Loi Macron : les 6 mesures qui ne passent pas
Le gouvernement a décidé, mardi 17 février 2015, de recourir à l'article 49-3 de la Constitution pour adopter en première lecture le projet de loi pour la croissance et l'activité. Voici les six mesures qui créent la polémique.
Je m'abonne1. L'actionnariat salarié encouragé
L'article 34 du projet de loi voté par l'Assemblée nationale prévoit, comme prévu dans le texte initial, plusieurs mesures sur les actions gratuites (AGA) et leur cadre fiscal. D'abord, en taxant les gains d'acquisition sous le régime des plus-values mobilières, qui permet de bénéficier d'un abattement de 50% pour les titres détenus depuis deux ans, et de 65% au-delà de huit ans. De plus, la contribution salariale spécifique est supprimée.

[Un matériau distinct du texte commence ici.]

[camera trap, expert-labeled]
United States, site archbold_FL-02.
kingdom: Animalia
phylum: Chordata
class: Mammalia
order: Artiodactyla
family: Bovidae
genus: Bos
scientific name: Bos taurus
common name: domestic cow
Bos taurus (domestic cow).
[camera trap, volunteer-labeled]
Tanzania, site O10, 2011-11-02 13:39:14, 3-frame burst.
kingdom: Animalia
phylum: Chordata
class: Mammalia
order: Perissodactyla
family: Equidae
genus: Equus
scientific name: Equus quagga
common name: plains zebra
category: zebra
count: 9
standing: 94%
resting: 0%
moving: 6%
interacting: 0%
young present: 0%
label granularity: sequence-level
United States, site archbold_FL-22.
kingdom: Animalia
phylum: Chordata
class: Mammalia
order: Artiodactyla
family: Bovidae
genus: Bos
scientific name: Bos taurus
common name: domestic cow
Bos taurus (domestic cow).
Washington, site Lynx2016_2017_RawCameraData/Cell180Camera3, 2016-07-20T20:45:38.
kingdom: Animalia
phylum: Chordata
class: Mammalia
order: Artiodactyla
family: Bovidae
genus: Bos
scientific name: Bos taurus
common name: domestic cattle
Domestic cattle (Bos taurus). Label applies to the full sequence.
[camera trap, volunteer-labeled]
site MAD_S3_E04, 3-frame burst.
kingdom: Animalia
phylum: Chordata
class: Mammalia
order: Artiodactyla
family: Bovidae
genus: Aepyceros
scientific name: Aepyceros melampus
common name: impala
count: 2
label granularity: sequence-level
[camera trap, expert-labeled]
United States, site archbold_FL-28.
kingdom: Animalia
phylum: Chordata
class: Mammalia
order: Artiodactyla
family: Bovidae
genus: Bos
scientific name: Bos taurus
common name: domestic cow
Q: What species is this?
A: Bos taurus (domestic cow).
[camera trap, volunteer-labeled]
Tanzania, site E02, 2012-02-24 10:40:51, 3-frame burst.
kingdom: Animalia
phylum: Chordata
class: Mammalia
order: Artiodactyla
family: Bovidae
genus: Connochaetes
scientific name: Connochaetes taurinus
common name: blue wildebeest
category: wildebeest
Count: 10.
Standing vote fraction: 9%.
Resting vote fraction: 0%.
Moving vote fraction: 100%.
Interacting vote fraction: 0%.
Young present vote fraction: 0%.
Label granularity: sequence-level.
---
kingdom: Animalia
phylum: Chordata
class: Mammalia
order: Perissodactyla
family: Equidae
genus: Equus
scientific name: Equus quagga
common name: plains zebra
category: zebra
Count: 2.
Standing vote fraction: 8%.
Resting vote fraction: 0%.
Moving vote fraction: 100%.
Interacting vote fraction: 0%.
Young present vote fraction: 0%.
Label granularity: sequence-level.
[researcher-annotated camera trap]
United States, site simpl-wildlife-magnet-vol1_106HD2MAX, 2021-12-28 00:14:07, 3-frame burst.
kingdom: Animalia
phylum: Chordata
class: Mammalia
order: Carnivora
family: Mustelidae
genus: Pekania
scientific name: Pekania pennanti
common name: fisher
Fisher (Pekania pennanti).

Du côté de l'entreprise, les contributions patronales passent de 30 à 20% de la valeur de l'action et elles ne seront dues qu'au moment de l'acquisition effective des actions, et non plus de l'attribution. L'employeur ne sera donc plus contraint de payer une contribution dans le cas où son salarié ne remplit pas les conditions d'exigibilité.
Par ailleurs, une franchise de cotisation patronale est prévue pour les PME n'ayant versé aucun dividende depuis trois ans.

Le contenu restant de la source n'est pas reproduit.